API key and credential management for AI agents follows the same principles as any application, but agents often need credentials for multiple services (LLM providers, databases, external APIs) which increases the risk surface. Store credentials in a secrets manager rather than configuration files, rotate credentials regularly, and use the minimum permission level required for each credential. Monitor credential usage for unusual patterns that might indicate compromise.
Operational Security Practices
Dependency auditing should be a regular practice, not a one-time activity. Use automated tools to scan your agent dependencies for known vulnerabilities, and subscribe to security advisories for the frameworks and libraries you depend on. Pin dependency versions in production to prevent automatic updates from introducing vulnerable or malicious code. Test dependency updates in a staging environment before deploying to production.
Monitoring and anomaly detection help you identify attacks in progress. Track metrics like unusual conversation patterns, sudden increases in tool call frequency, responses that trigger output filters, and authentication failures. Set up alerts that notify your security team when these metrics deviate from normal baselines. Early detection limits the damage from successful attacks.
Sandboxing agent execution limits the impact of both prompt injection and code execution vulnerabilities. Run the agent in a container or virtual machine with restricted network access, limited file system permissions, and no access to production databases or services beyond what it specifically needs. OpenHands uses sandboxing effectively for its code execution capabilities, and the same principle applies to any agent that has tool access.
Regular security assessments should include testing the agent specifically for prompt injection vulnerabilities, not just traditional application security testing. Have your security team or a third-party assessor attempt to extract the system prompt, manipulate tool usage, access unauthorized data, and bypass output filters. Document the results and address any vulnerabilities found before they are exploited by actual attackers.

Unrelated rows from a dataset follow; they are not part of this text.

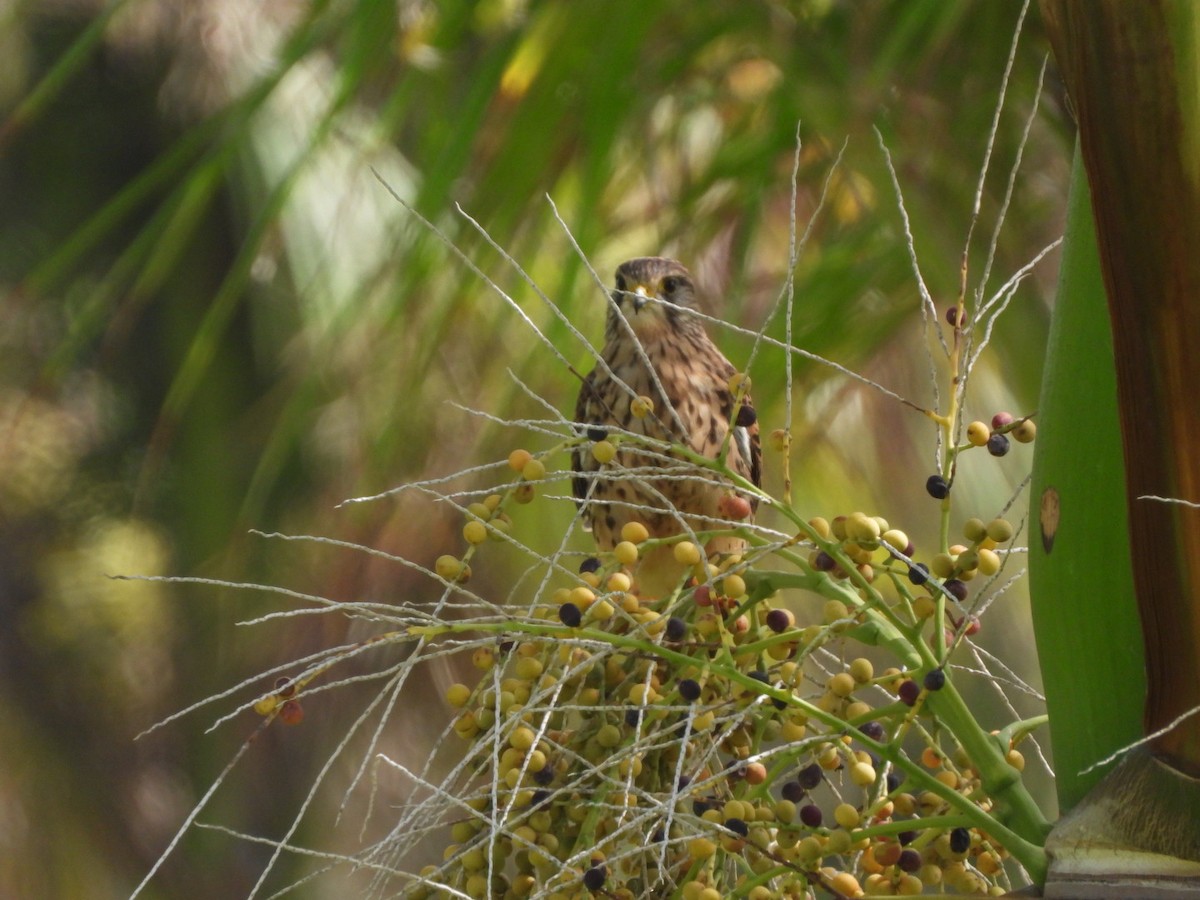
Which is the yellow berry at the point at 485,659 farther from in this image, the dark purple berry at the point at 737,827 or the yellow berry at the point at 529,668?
the dark purple berry at the point at 737,827

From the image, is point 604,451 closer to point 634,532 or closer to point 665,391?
Answer: point 634,532

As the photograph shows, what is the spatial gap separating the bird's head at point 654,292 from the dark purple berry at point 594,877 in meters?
1.43

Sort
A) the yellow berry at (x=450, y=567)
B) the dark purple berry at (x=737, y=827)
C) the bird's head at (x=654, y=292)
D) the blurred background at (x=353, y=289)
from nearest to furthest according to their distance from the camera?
the dark purple berry at (x=737, y=827), the yellow berry at (x=450, y=567), the blurred background at (x=353, y=289), the bird's head at (x=654, y=292)

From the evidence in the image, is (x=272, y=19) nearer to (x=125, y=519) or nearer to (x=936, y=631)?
(x=125, y=519)

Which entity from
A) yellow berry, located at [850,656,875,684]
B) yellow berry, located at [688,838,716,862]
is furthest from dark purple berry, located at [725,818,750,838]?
yellow berry, located at [850,656,875,684]

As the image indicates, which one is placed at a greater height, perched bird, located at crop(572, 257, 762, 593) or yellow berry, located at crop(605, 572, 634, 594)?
yellow berry, located at crop(605, 572, 634, 594)

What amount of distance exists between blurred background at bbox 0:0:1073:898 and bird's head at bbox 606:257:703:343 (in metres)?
0.07

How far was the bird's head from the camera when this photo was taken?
2.27 metres

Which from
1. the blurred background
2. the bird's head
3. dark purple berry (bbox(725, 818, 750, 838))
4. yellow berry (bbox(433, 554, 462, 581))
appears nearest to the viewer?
dark purple berry (bbox(725, 818, 750, 838))

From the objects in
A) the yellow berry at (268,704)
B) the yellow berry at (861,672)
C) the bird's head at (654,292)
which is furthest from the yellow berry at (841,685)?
the bird's head at (654,292)

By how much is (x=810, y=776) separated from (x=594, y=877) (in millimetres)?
165

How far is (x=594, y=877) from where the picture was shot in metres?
0.86

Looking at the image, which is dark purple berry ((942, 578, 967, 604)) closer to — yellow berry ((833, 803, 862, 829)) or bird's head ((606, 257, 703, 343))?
yellow berry ((833, 803, 862, 829))

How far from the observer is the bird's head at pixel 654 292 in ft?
7.45
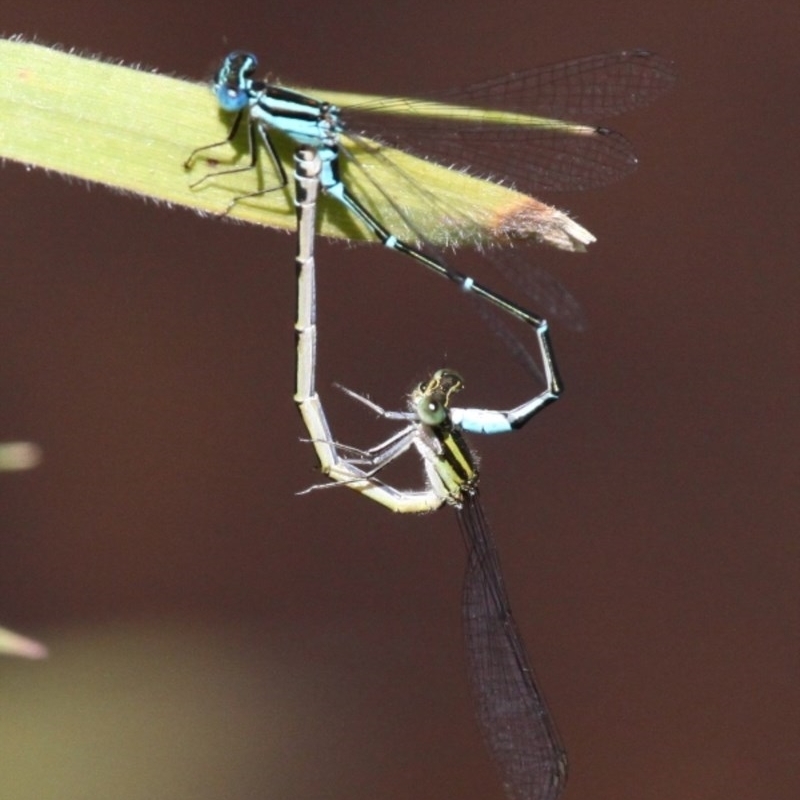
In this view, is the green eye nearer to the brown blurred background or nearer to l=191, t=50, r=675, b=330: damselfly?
l=191, t=50, r=675, b=330: damselfly

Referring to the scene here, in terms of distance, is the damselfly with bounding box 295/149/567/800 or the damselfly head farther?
the damselfly with bounding box 295/149/567/800

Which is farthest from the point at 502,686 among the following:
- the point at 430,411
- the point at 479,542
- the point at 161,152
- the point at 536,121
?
the point at 161,152

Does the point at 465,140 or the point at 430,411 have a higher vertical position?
the point at 465,140

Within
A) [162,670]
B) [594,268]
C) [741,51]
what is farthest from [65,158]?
[741,51]

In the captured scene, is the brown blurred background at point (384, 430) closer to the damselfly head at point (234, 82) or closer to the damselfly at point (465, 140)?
the damselfly at point (465, 140)

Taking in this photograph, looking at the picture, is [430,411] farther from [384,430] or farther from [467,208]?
[384,430]

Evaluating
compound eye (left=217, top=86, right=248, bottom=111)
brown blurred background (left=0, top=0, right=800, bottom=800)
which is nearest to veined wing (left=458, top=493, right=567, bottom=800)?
compound eye (left=217, top=86, right=248, bottom=111)
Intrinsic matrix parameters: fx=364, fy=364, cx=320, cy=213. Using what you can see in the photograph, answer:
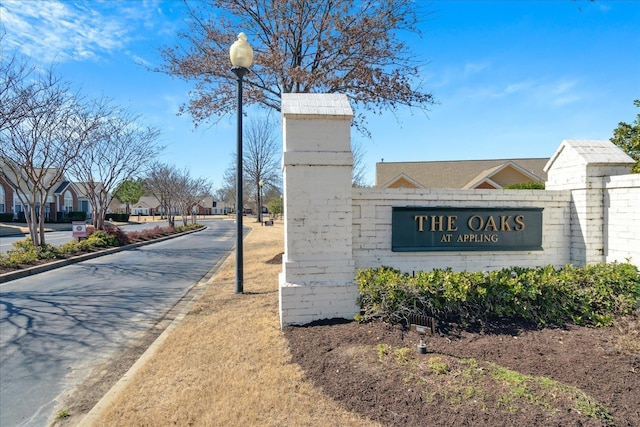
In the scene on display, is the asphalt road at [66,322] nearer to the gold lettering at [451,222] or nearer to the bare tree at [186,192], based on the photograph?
the gold lettering at [451,222]

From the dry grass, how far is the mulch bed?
0.21m

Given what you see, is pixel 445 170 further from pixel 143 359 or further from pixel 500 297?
pixel 143 359

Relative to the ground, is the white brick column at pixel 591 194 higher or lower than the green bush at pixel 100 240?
higher

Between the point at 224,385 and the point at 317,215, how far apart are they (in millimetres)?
2298

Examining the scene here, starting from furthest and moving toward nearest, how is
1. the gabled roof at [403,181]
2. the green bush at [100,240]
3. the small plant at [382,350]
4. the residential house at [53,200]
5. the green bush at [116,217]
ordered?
the green bush at [116,217] < the residential house at [53,200] < the gabled roof at [403,181] < the green bush at [100,240] < the small plant at [382,350]

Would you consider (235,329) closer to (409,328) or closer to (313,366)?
(313,366)

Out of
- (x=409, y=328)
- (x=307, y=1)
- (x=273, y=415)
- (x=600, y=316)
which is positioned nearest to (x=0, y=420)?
(x=273, y=415)

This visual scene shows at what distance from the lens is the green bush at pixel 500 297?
432 cm

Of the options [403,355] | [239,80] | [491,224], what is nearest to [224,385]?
[403,355]

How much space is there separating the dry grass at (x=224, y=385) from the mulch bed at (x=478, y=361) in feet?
0.68

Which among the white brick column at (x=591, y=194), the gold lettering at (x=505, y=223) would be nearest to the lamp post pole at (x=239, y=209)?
the gold lettering at (x=505, y=223)

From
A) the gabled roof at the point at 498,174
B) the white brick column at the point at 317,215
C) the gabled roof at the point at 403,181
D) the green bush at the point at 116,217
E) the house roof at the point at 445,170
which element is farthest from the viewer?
the green bush at the point at 116,217

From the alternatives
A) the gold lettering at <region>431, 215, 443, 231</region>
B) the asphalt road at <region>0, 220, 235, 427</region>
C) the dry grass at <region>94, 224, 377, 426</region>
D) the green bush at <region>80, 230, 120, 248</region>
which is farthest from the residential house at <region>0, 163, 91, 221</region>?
the gold lettering at <region>431, 215, 443, 231</region>

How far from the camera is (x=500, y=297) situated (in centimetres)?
438
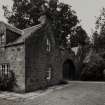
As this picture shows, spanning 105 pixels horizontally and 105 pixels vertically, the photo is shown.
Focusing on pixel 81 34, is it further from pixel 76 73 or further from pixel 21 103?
pixel 21 103

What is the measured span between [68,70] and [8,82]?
1391 centimetres

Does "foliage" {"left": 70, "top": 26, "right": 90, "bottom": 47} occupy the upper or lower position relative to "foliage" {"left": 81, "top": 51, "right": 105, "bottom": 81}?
upper

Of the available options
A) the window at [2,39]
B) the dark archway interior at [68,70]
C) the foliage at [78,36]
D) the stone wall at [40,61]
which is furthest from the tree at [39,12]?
the window at [2,39]

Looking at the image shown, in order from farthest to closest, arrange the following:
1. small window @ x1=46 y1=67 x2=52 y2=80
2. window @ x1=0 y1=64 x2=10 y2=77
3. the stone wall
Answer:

The Open Source Security Advantage
Open source provides a security advantage through transparency. You can audit the complete agent codebase to verify that it does not send data to unauthorized endpoints, does not include backdoors, and implements security controls correctly. Proprietary agents require you to trust the vendors security practices without the ability to verify them. For security-sensitive deployments, the ability to audit the code is a significant benefit.
Community review means that vulnerabilities in popular open source agents are more likely to be discovered and reported than in proprietary software. The more eyes on the code, the faster security issues surface. Major open source AI agent projects have security disclosure processes that let researchers report vulnerabilities privately so they can be fixed before public disclosure.
Rapid patching is possible because you control the deployment. When a vulnerability is discovered, you can apply patches immediately without waiting for a vendor to release an update. For critical vulnerabilities, the ability to patch within hours rather than waiting for the next vendor release cycle can be the difference between a security incident and a near-miss.
AI agents face unique security threats including prompt injection, data leakage, tool calling abuse, and supply chain attacks. Defense requires layered controls combining input sanitization, output filtering, least-privilege tool access, data encryption, and regular security assessments.